**The exercise:**
Restate the full set of records exactly, without adding or dropping a word.

[Stored dataset items]
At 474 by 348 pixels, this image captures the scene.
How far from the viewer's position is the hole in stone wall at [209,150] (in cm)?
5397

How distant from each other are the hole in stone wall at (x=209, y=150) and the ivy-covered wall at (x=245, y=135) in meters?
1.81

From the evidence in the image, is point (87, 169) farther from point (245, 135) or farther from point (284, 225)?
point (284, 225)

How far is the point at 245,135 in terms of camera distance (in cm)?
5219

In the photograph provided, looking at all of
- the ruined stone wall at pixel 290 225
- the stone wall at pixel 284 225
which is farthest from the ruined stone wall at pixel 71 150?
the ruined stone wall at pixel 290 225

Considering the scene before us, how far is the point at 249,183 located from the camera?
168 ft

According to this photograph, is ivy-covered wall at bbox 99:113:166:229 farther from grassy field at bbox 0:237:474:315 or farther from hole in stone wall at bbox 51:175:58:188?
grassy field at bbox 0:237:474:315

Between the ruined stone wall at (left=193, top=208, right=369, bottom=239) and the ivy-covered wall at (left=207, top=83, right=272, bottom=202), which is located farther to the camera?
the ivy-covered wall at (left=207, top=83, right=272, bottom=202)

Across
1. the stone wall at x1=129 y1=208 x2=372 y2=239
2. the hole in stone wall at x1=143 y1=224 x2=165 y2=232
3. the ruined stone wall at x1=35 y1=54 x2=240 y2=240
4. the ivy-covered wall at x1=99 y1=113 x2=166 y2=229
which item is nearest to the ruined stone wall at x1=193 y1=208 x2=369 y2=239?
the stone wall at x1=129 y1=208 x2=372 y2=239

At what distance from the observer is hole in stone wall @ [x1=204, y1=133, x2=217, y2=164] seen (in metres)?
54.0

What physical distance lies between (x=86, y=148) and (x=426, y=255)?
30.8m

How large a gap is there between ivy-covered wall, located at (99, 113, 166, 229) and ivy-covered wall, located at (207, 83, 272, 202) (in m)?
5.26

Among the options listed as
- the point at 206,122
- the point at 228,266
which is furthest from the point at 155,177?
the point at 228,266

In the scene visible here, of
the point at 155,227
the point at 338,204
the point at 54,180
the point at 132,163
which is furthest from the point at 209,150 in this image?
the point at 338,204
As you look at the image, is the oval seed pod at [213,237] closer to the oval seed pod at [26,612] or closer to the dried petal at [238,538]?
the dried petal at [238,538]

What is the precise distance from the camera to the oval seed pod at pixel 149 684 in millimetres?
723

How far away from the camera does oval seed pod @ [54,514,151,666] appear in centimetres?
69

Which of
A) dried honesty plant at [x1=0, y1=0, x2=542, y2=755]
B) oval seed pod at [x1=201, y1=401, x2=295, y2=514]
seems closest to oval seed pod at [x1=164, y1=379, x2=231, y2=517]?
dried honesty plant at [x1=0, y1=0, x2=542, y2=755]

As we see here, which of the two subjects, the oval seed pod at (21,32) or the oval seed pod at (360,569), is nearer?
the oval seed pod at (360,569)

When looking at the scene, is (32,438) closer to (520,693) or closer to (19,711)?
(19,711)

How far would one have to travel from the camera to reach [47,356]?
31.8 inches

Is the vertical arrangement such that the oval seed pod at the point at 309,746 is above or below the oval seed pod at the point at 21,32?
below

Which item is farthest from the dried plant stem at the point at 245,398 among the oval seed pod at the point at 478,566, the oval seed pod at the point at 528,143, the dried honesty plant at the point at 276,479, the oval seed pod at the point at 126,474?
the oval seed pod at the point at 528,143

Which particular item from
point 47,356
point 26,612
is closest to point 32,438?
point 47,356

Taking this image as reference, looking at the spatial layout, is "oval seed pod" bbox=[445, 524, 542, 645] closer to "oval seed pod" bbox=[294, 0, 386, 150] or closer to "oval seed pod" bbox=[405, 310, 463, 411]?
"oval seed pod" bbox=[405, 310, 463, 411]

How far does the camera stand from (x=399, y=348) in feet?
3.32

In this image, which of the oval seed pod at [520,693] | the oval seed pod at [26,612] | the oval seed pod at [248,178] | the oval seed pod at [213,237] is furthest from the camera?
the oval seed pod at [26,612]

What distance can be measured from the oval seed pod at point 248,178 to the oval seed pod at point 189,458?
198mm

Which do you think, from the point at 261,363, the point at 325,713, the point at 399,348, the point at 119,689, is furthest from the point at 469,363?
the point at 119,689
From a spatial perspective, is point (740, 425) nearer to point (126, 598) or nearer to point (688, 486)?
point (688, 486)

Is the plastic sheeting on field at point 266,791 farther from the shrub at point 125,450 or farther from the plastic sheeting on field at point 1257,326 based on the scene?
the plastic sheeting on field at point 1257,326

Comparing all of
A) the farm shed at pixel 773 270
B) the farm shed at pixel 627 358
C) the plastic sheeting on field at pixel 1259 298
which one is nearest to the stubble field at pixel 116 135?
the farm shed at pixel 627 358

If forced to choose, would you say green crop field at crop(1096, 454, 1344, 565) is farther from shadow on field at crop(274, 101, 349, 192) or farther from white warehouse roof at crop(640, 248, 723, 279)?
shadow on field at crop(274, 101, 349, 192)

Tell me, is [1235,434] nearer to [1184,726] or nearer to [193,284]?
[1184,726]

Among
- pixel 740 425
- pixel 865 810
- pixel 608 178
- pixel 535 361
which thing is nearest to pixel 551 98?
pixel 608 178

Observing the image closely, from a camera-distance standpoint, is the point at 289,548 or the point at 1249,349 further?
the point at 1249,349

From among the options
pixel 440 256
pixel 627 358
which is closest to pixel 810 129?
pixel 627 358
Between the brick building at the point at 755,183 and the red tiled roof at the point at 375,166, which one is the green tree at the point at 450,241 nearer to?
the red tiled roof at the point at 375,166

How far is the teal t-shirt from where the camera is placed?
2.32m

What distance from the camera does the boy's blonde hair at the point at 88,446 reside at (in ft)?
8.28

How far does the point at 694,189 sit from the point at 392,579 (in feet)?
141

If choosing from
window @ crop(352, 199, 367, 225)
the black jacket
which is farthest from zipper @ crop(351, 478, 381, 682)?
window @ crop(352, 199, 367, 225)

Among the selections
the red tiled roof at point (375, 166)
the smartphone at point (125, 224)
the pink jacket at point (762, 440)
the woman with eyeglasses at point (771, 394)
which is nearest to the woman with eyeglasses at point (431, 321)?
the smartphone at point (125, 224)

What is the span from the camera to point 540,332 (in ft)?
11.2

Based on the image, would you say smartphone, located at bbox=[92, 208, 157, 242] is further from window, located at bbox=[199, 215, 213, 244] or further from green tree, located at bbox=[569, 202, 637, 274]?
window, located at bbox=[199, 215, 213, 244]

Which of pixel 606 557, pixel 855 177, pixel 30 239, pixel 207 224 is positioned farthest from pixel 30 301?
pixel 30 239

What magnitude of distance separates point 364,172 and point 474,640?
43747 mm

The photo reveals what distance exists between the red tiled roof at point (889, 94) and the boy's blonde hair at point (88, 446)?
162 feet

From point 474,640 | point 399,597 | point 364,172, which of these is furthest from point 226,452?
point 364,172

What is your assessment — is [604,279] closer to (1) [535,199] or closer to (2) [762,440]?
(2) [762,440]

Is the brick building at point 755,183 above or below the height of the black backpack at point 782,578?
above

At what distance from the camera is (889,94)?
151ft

**Full response:**
At 474 by 348 pixels, this image captures the scene.
How far from the viewer's position is the hole in stone wall at [209,150] (in cm)?
5397

How distant from each other are the hole in stone wall at (x=209, y=150) and the ivy-covered wall at (x=245, y=135) in meters?
1.81

From the evidence in the image, is point (87, 169) farther from point (245, 135) or farther from point (284, 225)?
point (284, 225)

How far is the point at 245,135 in terms of camera distance (in cm)?
5219

In the photograph provided, looking at all of
- the ruined stone wall at pixel 290 225
- the stone wall at pixel 284 225
which is farthest from the ruined stone wall at pixel 71 150?
the ruined stone wall at pixel 290 225

Considering the scene before us, how far is the point at 249,183 located from the camera?
168 ft

According to this photograph, is ivy-covered wall at bbox 99:113:166:229 farther from grassy field at bbox 0:237:474:315 or farther from hole in stone wall at bbox 51:175:58:188?
grassy field at bbox 0:237:474:315

Between the ruined stone wall at (left=193, top=208, right=369, bottom=239) and the ivy-covered wall at (left=207, top=83, right=272, bottom=202), which is located farther to the camera?
the ivy-covered wall at (left=207, top=83, right=272, bottom=202)

Across
1. the stone wall at x1=129 y1=208 x2=372 y2=239
2. the hole in stone wall at x1=143 y1=224 x2=165 y2=232
3. the ruined stone wall at x1=35 y1=54 x2=240 y2=240
4. the ivy-covered wall at x1=99 y1=113 x2=166 y2=229
which item is nearest to the ruined stone wall at x1=193 y1=208 x2=369 y2=239?
the stone wall at x1=129 y1=208 x2=372 y2=239

At what distance from the observer is hole in stone wall @ [x1=204, y1=133, x2=217, y2=164] seen (in metres)?
54.0

What physical distance lies between (x=86, y=148) and (x=426, y=255)?
30.8m

How large a gap is there between ivy-covered wall, located at (99, 113, 166, 229) and ivy-covered wall, located at (207, 83, 272, 202) (in m)?
5.26

Among the options listed as
- the point at 206,122
- the point at 228,266
which is furthest from the point at 155,177?
the point at 228,266

In the scene visible here, of
the point at 155,227
the point at 338,204
the point at 54,180
the point at 132,163
which is furthest from the point at 209,150 in this image?
the point at 338,204
As you look at the image, is the oval seed pod at [213,237] closer to the oval seed pod at [26,612] or closer to the dried petal at [238,538]?
the dried petal at [238,538]

What is the precise distance from the camera to the oval seed pod at pixel 149 684 in millimetres?
723

How far away from the camera does oval seed pod @ [54,514,151,666] appear in centimetres?
69

Which of
A) dried honesty plant at [x1=0, y1=0, x2=542, y2=755]
B) oval seed pod at [x1=201, y1=401, x2=295, y2=514]
seems closest to oval seed pod at [x1=164, y1=379, x2=231, y2=517]?
dried honesty plant at [x1=0, y1=0, x2=542, y2=755]

As we see here, which of the two subjects, the oval seed pod at (21,32) or the oval seed pod at (360,569), is nearer?
the oval seed pod at (360,569)

When looking at the scene, is (32,438) closer to (520,693) or closer to (19,711)?
(19,711)

How far would one have to travel from the camera to reach [47,356]?
31.8 inches

Is the vertical arrangement such that the oval seed pod at the point at 309,746 is above or below the oval seed pod at the point at 21,32?
below

Which item is farthest from the dried plant stem at the point at 245,398 among the oval seed pod at the point at 478,566, the oval seed pod at the point at 528,143, the dried honesty plant at the point at 276,479, the oval seed pod at the point at 126,474?
the oval seed pod at the point at 528,143

Which particular item from
point 47,356
point 26,612
is closest to point 32,438?
point 47,356

Taking this image as reference, looking at the spatial layout, is "oval seed pod" bbox=[445, 524, 542, 645] closer to "oval seed pod" bbox=[294, 0, 386, 150] or closer to "oval seed pod" bbox=[405, 310, 463, 411]?
"oval seed pod" bbox=[405, 310, 463, 411]

How far does the camera stand from (x=399, y=348) in feet?
3.32

In this image, which of the oval seed pod at [520,693] | the oval seed pod at [26,612] | the oval seed pod at [248,178] | the oval seed pod at [213,237] is furthest from the camera?
the oval seed pod at [26,612]

What distance can be measured from the oval seed pod at point 248,178 to the oval seed pod at point 189,458?
198mm

Which do you think, from the point at 261,363, the point at 325,713, the point at 399,348, the point at 119,689, is furthest from the point at 469,363?
the point at 119,689
From a spatial perspective, is point (740, 425) nearer to point (126, 598) or nearer to point (688, 486)?
point (688, 486)

Is the plastic sheeting on field at point 266,791 farther from the shrub at point 125,450 or farther from the plastic sheeting on field at point 1257,326 based on the scene?
the plastic sheeting on field at point 1257,326

Comparing all of
A) the farm shed at pixel 773 270
B) the farm shed at pixel 627 358
C) the plastic sheeting on field at pixel 1259 298
which one is nearest to the stubble field at pixel 116 135?
the farm shed at pixel 627 358

If forced to choose, would you say green crop field at crop(1096, 454, 1344, 565) is farther from shadow on field at crop(274, 101, 349, 192) or farther from white warehouse roof at crop(640, 248, 723, 279)?
shadow on field at crop(274, 101, 349, 192)

Tell me, is [1235,434] nearer to [1184,726] or nearer to [193,284]?
[1184,726]

Among
- pixel 740 425
- pixel 865 810
- pixel 608 178
- pixel 535 361
which thing is nearest to pixel 551 98?
pixel 608 178

Observing the image closely, from a camera-distance standpoint, is the point at 289,548 or the point at 1249,349 further?
the point at 1249,349

From among the options
pixel 440 256
pixel 627 358
which is closest to pixel 810 129?
pixel 627 358
Between the brick building at the point at 755,183 and the red tiled roof at the point at 375,166, which one is the green tree at the point at 450,241 nearer to?
the red tiled roof at the point at 375,166

How far is the teal t-shirt from where the camera is placed?
2.32m

What distance from the camera does the boy's blonde hair at the point at 88,446 reside at (in ft)?
8.28

How far does the point at 694,189 sit from the point at 392,579 (in feet)?
141

If choosing from
window @ crop(352, 199, 367, 225)
the black jacket
which is farthest from zipper @ crop(351, 478, 381, 682)?
window @ crop(352, 199, 367, 225)

Among the selections
the red tiled roof at point (375, 166)
the smartphone at point (125, 224)
the pink jacket at point (762, 440)
the woman with eyeglasses at point (771, 394)
which is nearest to the woman with eyeglasses at point (431, 321)?
the smartphone at point (125, 224)

What is the span from the camera to point 540,332 (in ft)?
11.2

Based on the image, would you say smartphone, located at bbox=[92, 208, 157, 242] is further from window, located at bbox=[199, 215, 213, 244] or further from green tree, located at bbox=[569, 202, 637, 274]?
window, located at bbox=[199, 215, 213, 244]

Which of pixel 606 557, pixel 855 177, pixel 30 239, pixel 207 224 is positioned farthest from pixel 30 301?
pixel 30 239

What magnitude of distance separates point 364,172 and point 474,640?
43747 mm

The photo reveals what distance exists between the red tiled roof at point (889, 94) and the boy's blonde hair at point (88, 446)?
162 feet

From point 474,640 | point 399,597 | point 364,172, which of these is furthest from point 226,452?
point 364,172

What is your assessment — is [604,279] closer to (1) [535,199] or closer to (2) [762,440]?
(2) [762,440]

Is the brick building at point 755,183 above or below the height of the black backpack at point 782,578?
above

At what distance from the camera is (889,94)?
151ft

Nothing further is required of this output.